Gatekeeper is a service whose primary function is to expose an HTTP API for Mesos/Marathon tasks to request wrapped Vault tokens. It keeps its own Gatekeeper policy file, which maps Mesos task IDs to their applicable Vault policies. The source of this policy file is stored in Vault, on the generic secret backend. Whichever actor is assigned the DC/OS Vault Maintainer role is given the additional responsibility to maintain the source of the mappings and refresh the version kept by Gatekeeper.

The Gatekeeper SI client’s HTTP API allows two calls, POST /token and POST /policies/reload. The first endpoint is used by secret consumers to request wrapped Vault tokens from the client, and the second endpoint is used to update the policy mappings kept by the client. When a task is launched on Mesos, it obtains its wrapped Vault token by sending its Mesos task ID to Gatekeeper. A token is successfully obtained if:

  1. A Mesos task exists with the supplied task ID.
  2. The task ID matches an entry in the Gatekeeper policy file.
  3. The task is below a certain age. This is to narrow the attack window for any particular Mesos task’s associated credentials to the brief period after which it is launched.

The below call flow diagram illustrates the aforementioned interaction:

Secure Introduction with Marathon/Mesos. Huge thanks to Vinit Mahedia () for creating and sharing this resource.
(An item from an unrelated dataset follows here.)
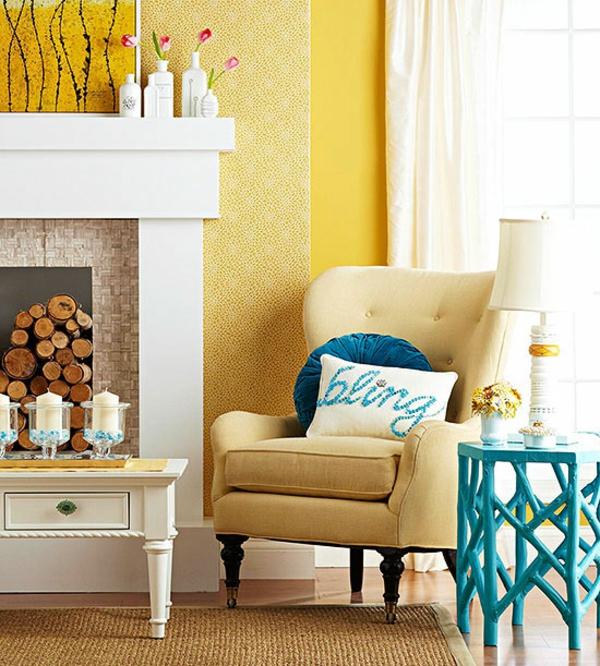 kamin brennholz gelb sessel kissen klassisch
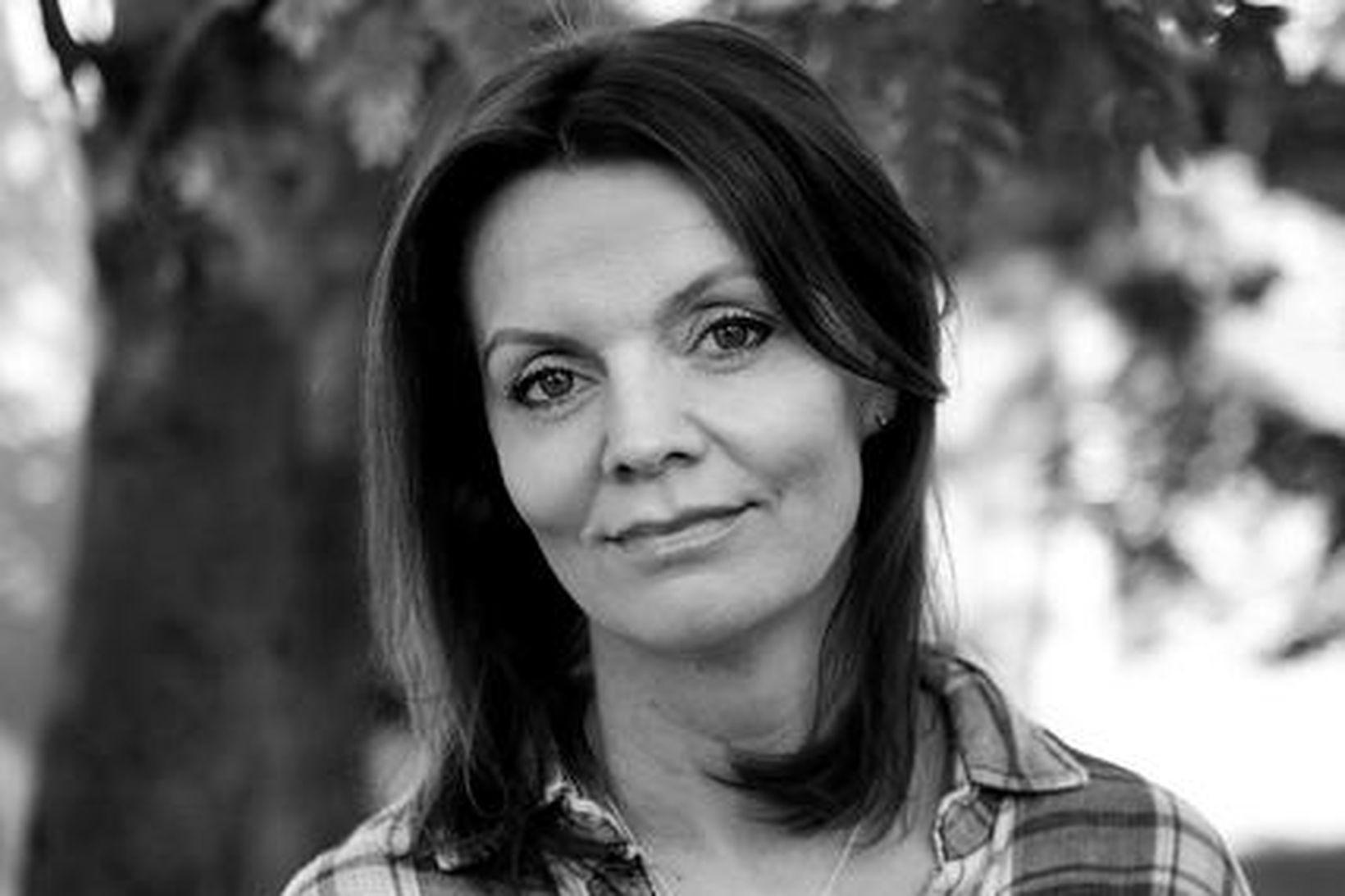 Ásdís Halla Bragadóttir opnar sig um átakanlega fjölskyldusögu sína í …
So, let’s implement it. The first thing to note when setting up Gatekeeper is that it needs its own Vault token, scoped with the correct permissions, to make Vault tokens on behalf of other secret consumers. Set up Gatekeeper’s Vault policy by saving the following policy to /etc/vault/policies/gatekeeper.hcl:

path "auth/token/create" { 
capabilities = ["create", "read", "sudo", "update"]
}
path "auth/token/create/*" {
capabilities = ["create", "read", "sudo", "update"]
}
path "auth/token/create-orphan" {
capabilities = ["create", "read", "sudo", "update"]
}
path "secret/gatekeeper" {
capabilities = ["read"]
}

In this policy, we give the token holder rights to create child tokens and orphan tokens by granting sudo capabilities to read and write on the auth/token/create and /auth/token/create-orphan paths. The sudo capabilities allows access to paths that are otherwise accessible to root policy holders only. We also need to grant sudo capabilities to write to auth/token/create/*, which would allow the token holder to create tokens scoped with named policies. Lastly, we give read permissions to the /secret/gatekeeper path. This is where Gatekeeper is configured to read its Mesos task name to Vault policy map. Now that you’ve given your future Gatekeeper tokens read access to that path, it’s time to write that Gatekeeper policy to /secret/gatekeeper. Note that the dcos-app policy referenced here is the Vault policy created in Part 2 of this series:

echo -n ‘{"*":{"Policies":["default","dcos-app"], "Ttl":5000 } }’ | vault write secret/gatekeeper -

This isn’t a very comprehensive policy, but hopefully it’ll help with illustrating how Gatekeeper works. What this policy means is that any Mesos task requesting a wrapped token from Gatekeeper will receive one with the default and dcos-app policies applied. Obviously, if you want different tasks to receive differently-scoped access tokens, you’ll need to modify the Gatekeeper policy to reflect this. Set the Ttl value to taste — this is the Time-to-Live value of the token wrapper.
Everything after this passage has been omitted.